Document:
Begin

What does it take to make a great football club?
June 8, 2012 3:04 PM   Subscribe

Please help me settle an argument about sports, specifically soccer (football).

I am not an expert on soccer or sports in general and I am having an argument with someone who is kind of an armchair expert on soccer (along with a myriad of other sports). For the purposes of my argument, I am going to refer to soccer as FOOTBALL here. I am also talking about club teams and not national teams.

I may be in over my head here, but my argument is that if a country outside of the countries with the top clubs (England, France, Spain, Italy, Germany) wanted to develop a football team (club) that would rival the big ones, they could do so, provided they had 1) the money and 2) the national support. The other person is saying that another country will never develop a club that rivals the likes of Man U, Real Madrid or Bayern Munich. No matter how much money or time they are given.

End

Exercise task A:
Return the football club post word for word, beginning at the words "I am not an" and stopping after "they are given.".
Exercise task B:
List every country that the football club post names as having the top clubs.
The items that follow have no connection to the football club post.

Record set:
Begin

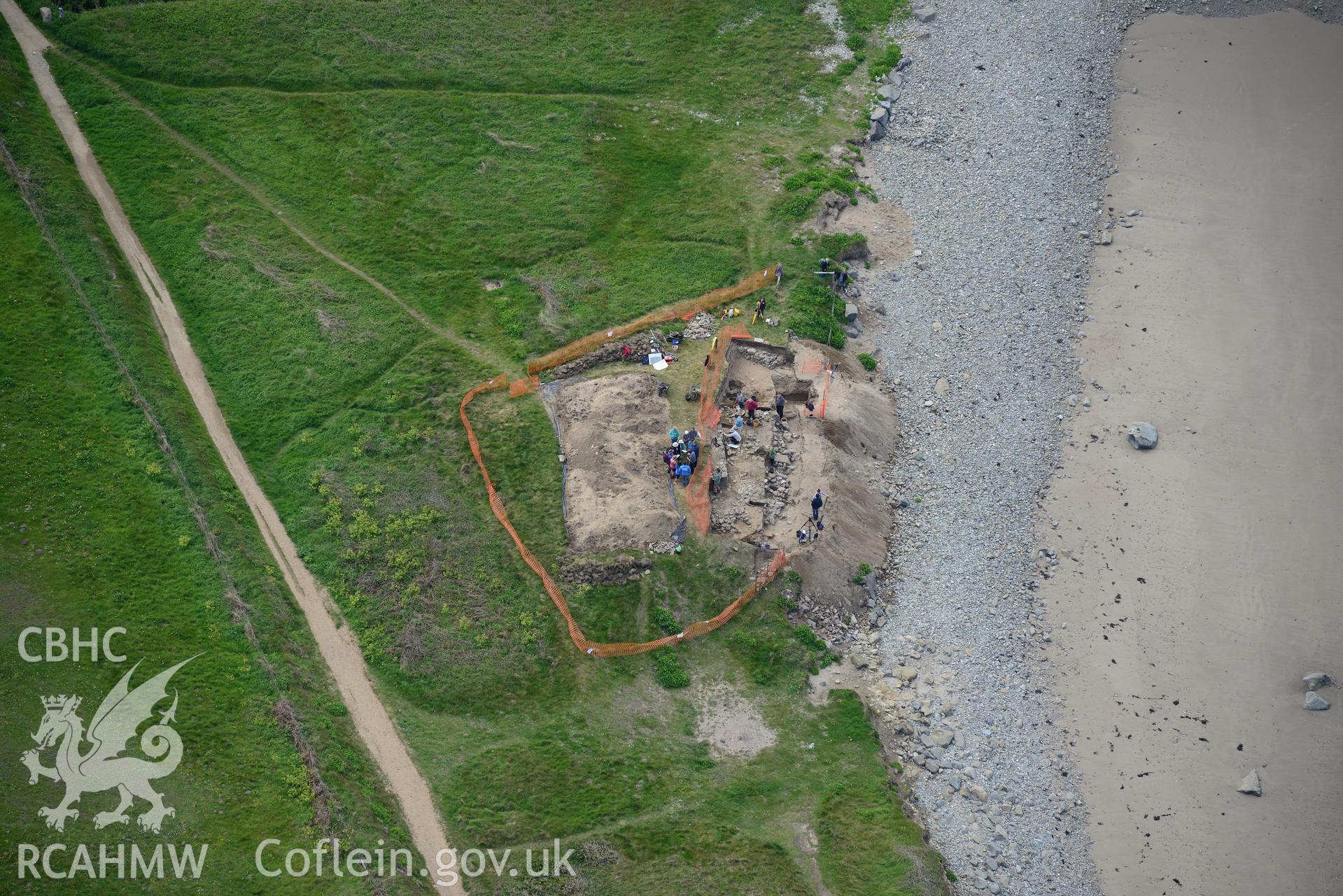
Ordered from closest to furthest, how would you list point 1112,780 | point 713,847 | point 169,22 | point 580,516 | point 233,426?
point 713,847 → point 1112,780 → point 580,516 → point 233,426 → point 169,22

End
Begin

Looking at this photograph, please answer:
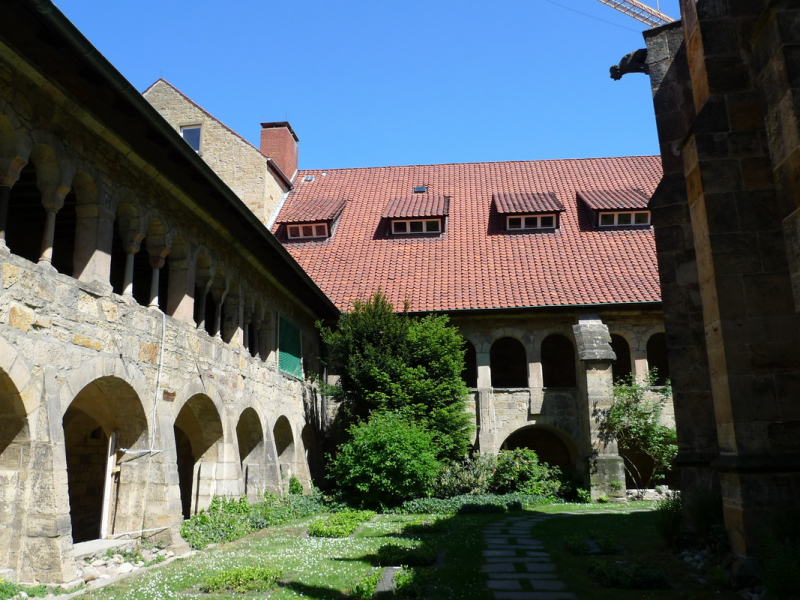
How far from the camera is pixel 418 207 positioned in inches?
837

End

Task answer A:
I am not an expert on soccer or sports in general and I am having an argument with someone who is kind of an armchair expert on soccer (along with a myriad of other sports). For the purposes of my argument, I am going to refer to soccer as FOOTBALL here. I am also talking about club teams and not national teams.

I may be in over my head here, but my argument is that if a country outside of the countries with the top clubs (England, France, Spain, Italy, Germany) wanted to develop a football team (club) that would rival the big ones, they could do so, provided they had 1) the money and 2) the national support. The other person is saying that another country will never develop a club that rivals the likes of Man U, Real Madrid or Bayern Munich. No matter how much money or time they are given.

Task answer B:
England, France, Spain, Italy, Germany